Factoren met betrekking tot patiënten
Wanneer wij voor het eerst in beeld komen bij patiënten, zijn zij vaak niet bekend met een verpleegkundig specialist. Ze vragen nog wel om de huisarts, met name als er medische vragen zijn. Naarmate we elkaar beter leren kennen, ontstaat er vertrouwen. Onbekendheid en het feit dat de patiënt staat ingeschreven bij de huisarts, geven wel eens onduidelijkheid.

Professionele interacties binnen het zorgteam
In de samenwerking met huisartsen ontstaat nog wel eens spanning als het gaat om ‘eindverantwoordelijkheid’. Buiten de eigen praktijk is er soms ook weerstand tegen de VS, bijvoorbeeld bij de overkoepelende organisatie voor de huisartsen. Zij werken niet met VS, er zijn te veel onduidelijkheden, het is moeilijk VS te vinden en: ‘onbekend maakt onbemind’.

Maatschappelijk, politiek en juridische factoren
Er bestaat onduidelijkheid over de rol en positie van de verpleegkundig specialist binnen huisartsenpraktijken. Dat maakt uitbreiding in het land lastig. Vanuit de politiek zou meer stimulans kunnen komen. Ook een normenkader zou helpen waarin is vastgelegd dat verpleegkundig specialisten tijdig betrokken worden bij beslissingen die het gebied van de VS raken en dat zij gelijkwaardige zeggenschap hebben. Een voorbeeld is de ontwikkeling van richtlijnen waarbij soms zes medisch specialisten zijn betrokken en slechts één verpleegkundig specialist. Er is nog vaak geen sprake van gelijkwaardige zeggenschap. Het gaat daarbij over macht, zeggenschap en autonomie.

6. Als alles kan en mag, wat is het ideaalbeeld voor de verpleegkundig specialist in het werken in de zorg voor ouderen thuis?

In de ideale situatie is de verpleegkundig specialist in de eerste lijn op eigen naam behandelaar van de patiënt en zijn er geen (financiële) schotten. In een gezondheidscentrum staan niet alleen de namen van de huisartsen op de deur, maar van alle behandelaren, waaronder de VS. De VS maken met gelijke stem mede het beleid. Nu zijn de huisartsen eigenaar en bepalen het beleid van de praktijk. Huisvesting is niet meer de financiële verantwoordelijkheid van de huisarts.
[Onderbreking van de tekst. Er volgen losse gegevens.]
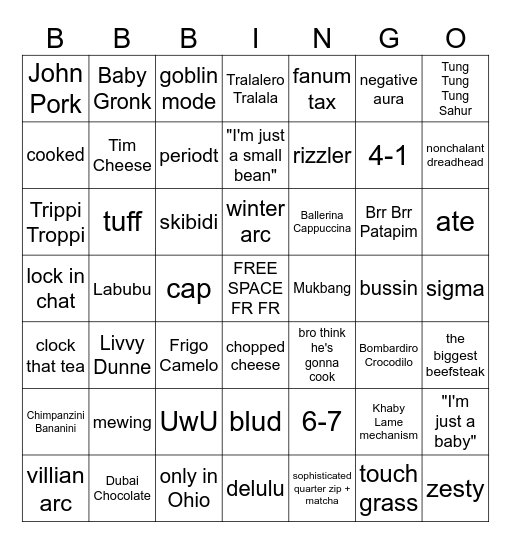 | B | B | B | I | N | G | O |
|---|---|---|---|---|---|---|
| John Pork | Baby Gronk | goblin mode | Tralalero Tralala | fanum tax | negative aura | Tung Tung Tung Sahur |
| cooked | Tim Cheese | periodt | "I'm just a small bean" | rizzler | 4-1 | nonchalant dreadhead |
| Trippi Troppi | tuff | skibidi | winter arc | Ballerina Cappuccina | Brr Brr Patapim | ate |
| lock in chat | Labubu | cap | FREE SPACE FR FR | Mukbang | bussin | sigma |
| clock that tea | Livvy Dunne | Frigo Camelo | chopped cheese | bro think he's gonna cook | Bombardiro Crocodilo | the biggest beefsteak |
| Chimpanzini Bananini | mewing | UwU | blud | 6-7 | Khaby Lame mechanism | "I'm just a baby" |
| villian arc | Dubai Chocolate | only in Ohio | delulu | sophisticated quarter zip + matcha | touch grass | zesty |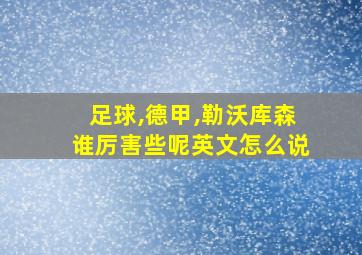 足球,德甲,勒沃库森
谁厉害些呢英文怎么说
Gemeenten werken mee aan goede huisvesting van een gezondheidscentrum en iedereen werkt samen voor goede passende zorg voor de inwoners.

7. Stel, jullie zijn nationale beleidsmakers, welk specifiek vraagstuk/knelpunt zouden jullie aanpakken om de positie van de verpleegkundige specialist te versterken?

De patiënten in de huisartsenpraktijk staan nu ingeschreven op naam van een huisarts (het zgn. PION-systeem, patiënt ingeschreven op naam). Wanneer wij als VS recepten uitschrijven, staat de naam van de huisarts op het recept. Verwijzen we naar de tweede lijn, werken we in het zorgdomein ‘namens’. Dit zouden we anders willen zien, zodat duidelijk is wie de behandelaar is van de patiënt. Als dit wordt geregeld, dan is voor de patiënt en andere zorgverleners helder wie de regierbehandelaar is. Dit vergroot de zichtbaarheid van de verpleegkundig specialist.